The transactions are subject to customary terms and conditions and are expected to simultaneously close in July 2023, both with an effective date of January 1, 2023.

Callon said that the deals will streamline and focus operations, accelerate debt reduction and allow for the initiation of a shareholder return program in third-quarter 2023.

Joe Gatto, Callon president and CEO, said the company is positioned to capture value from Percussion’s assets, which he said are complementary to its core Delaware position.

“The combined transactions strengthen our capital structure, improve our margins and lengthen our top-tier Permian inventory,” Gatto said in a press release. “In addition to improving our net asset value proposition, we will achieve our near-term total debt milestone and intend to initiate a capital return program for shareholders at closing."

Gatto said the strategic Eagle Ford exit “funds our Delaware expansion and focuses our people, capital and operations on our premium Permian position.”

Delaware, Eagle Ford M&A

The Percussion acquisition adds approximately 18,000 net acres in Ward, Winkler and Loving counties, Texas, and approximately 70 high-return well locations in the 3rd Bone Spring, Wolfcamp A and Wolfcamp B. Average lateral lengths are nearly 10,000 ft, with additional prospectivity in emerging zones, Callon said.

The acreage is largely contiguous with Callon's existing core positions in the Delaware and “will benefit from the company's subsurface and operational expertise in the area,” the company said in a press release.

Estimated production from Percussion's assets for April 2023 average approximately 14,100 boe/d, of which approximately 70% is oil.

Callon agreed to assume Percussion's existing contingent payment liabilities of $12.5 million for calendar year 2023 and $25 million each for calendar years 2024 and 2025 if WTI Nymex oil prices average more than $60/bbl.

Callon's Eagle Ford assets are comprised of approximately 52,000 net acres.
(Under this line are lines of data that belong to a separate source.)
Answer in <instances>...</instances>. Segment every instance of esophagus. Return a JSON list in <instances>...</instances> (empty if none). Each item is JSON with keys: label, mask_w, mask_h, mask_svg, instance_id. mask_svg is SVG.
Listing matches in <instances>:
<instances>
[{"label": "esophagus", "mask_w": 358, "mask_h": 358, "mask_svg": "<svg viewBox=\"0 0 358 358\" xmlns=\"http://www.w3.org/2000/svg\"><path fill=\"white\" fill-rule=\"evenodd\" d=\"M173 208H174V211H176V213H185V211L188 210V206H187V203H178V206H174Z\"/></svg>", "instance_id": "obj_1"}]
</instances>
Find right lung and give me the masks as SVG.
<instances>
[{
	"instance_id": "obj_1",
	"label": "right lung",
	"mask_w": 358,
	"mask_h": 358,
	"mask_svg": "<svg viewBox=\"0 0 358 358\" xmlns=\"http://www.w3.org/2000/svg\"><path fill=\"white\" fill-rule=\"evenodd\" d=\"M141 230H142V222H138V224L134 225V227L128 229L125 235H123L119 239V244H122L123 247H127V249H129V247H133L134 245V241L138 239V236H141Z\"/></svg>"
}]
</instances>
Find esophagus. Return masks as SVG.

As of April, estimated production averaged approximately 16,300 boe/d, of which 71% was oil.

Ridgemar agreed to pay Callon contingent payments of $20 million if oil prices average between $75 and $80/bbl WTI Nymex in 2024. The payment goes up to $25 million if WTI Nymex oil prices are $80/bbl or higher in 2024.

Callon pro forma chart
Callon Permian position. (Source: Callon Petroleum investor presentation)
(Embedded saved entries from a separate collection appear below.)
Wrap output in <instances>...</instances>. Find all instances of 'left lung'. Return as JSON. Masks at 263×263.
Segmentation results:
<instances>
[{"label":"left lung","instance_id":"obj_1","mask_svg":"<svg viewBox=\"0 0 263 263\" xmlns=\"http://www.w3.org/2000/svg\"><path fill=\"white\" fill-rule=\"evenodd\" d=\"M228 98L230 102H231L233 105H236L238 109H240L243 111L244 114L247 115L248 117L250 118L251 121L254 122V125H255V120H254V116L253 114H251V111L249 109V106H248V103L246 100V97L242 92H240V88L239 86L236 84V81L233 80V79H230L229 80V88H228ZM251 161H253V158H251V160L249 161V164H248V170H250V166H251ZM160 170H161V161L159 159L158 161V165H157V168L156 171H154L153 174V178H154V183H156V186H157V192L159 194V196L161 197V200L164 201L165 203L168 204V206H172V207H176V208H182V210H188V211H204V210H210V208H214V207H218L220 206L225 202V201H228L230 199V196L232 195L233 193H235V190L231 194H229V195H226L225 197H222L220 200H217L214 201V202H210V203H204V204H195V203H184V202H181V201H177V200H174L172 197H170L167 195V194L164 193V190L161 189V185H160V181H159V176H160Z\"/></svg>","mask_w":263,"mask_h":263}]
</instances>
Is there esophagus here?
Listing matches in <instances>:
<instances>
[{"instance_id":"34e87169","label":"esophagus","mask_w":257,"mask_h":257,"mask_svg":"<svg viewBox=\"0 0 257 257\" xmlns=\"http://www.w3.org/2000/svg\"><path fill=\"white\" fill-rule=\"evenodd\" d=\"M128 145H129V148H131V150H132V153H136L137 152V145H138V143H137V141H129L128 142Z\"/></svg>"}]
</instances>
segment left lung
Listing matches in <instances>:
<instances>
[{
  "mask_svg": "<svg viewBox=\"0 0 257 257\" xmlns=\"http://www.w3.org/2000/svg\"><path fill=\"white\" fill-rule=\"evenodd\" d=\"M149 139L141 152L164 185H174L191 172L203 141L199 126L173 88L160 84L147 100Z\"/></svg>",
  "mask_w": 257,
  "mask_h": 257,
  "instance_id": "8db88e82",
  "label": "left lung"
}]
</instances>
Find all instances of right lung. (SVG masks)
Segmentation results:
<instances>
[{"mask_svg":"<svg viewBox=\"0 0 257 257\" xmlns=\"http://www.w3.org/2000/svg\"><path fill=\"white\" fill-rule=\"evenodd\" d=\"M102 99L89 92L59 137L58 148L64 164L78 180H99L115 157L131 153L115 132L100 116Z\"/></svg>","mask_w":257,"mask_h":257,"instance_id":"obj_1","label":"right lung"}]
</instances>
Callon’s Permian pro forma

Callon said the company’s post-transactions operations will be focused on its 145,000 net acre Permian position. The company said it would have an inventory of more than 1,500 “high-quality locations” in a concentrated Permian position.
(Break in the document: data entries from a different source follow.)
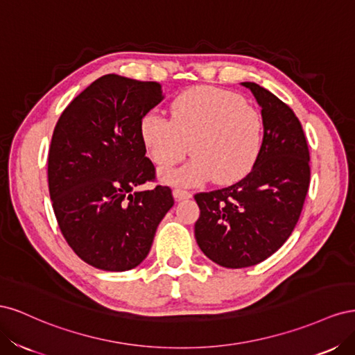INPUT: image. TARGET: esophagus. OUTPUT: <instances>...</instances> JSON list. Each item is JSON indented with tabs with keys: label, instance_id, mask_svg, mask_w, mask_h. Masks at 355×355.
I'll return each mask as SVG.
<instances>
[{
	"label": "esophagus",
	"instance_id": "34e87169",
	"mask_svg": "<svg viewBox=\"0 0 355 355\" xmlns=\"http://www.w3.org/2000/svg\"><path fill=\"white\" fill-rule=\"evenodd\" d=\"M173 196H175V198L178 200V201H180V200H185V198H191L192 197V194L189 191H187V189H182V188H175L173 189Z\"/></svg>",
	"mask_w": 355,
	"mask_h": 355
}]
</instances>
The deal also increases Callon’s Permian oil-weighting. The company estimated that its operating costs per boe will drop by approximately 5% in the second half of 2023, with savings in G&A and LOE.

Callon additionally said the Percussion deal is “attractively prices at next 12 months EV/ EBITDA, excluding the impact of contingency payments.”

“The deal will be immediately accretive to key financial metrics, including absolute and per share adjusted free cash flow and operating margins,” Callon said in the press release. “In addition, the transaction is also expected to improve the conversion rate of EBITDAX to adjusted free cash flow through capital efficiencies.”

Callon also said it expects to accelerate toward its targeted total debt of $2 billion, with total debt “below $1.9 billion at closing.”

Callon additionally said the board had authorized a $300 million share buyback program over a 24-month period. The buyback is subject to the closing of the transactions.

RBC Capital Markets is serving as the sole financial adviser to Callon on the acquisition of Percussion. JP Morgan Securities LLC is serving as the sole financial adviser to Callon for the Eagle Ford divestiture. Haynes and Boone LLP and Kirkland & Ellis LLP are serving as legal advisers to Callon for the transactions.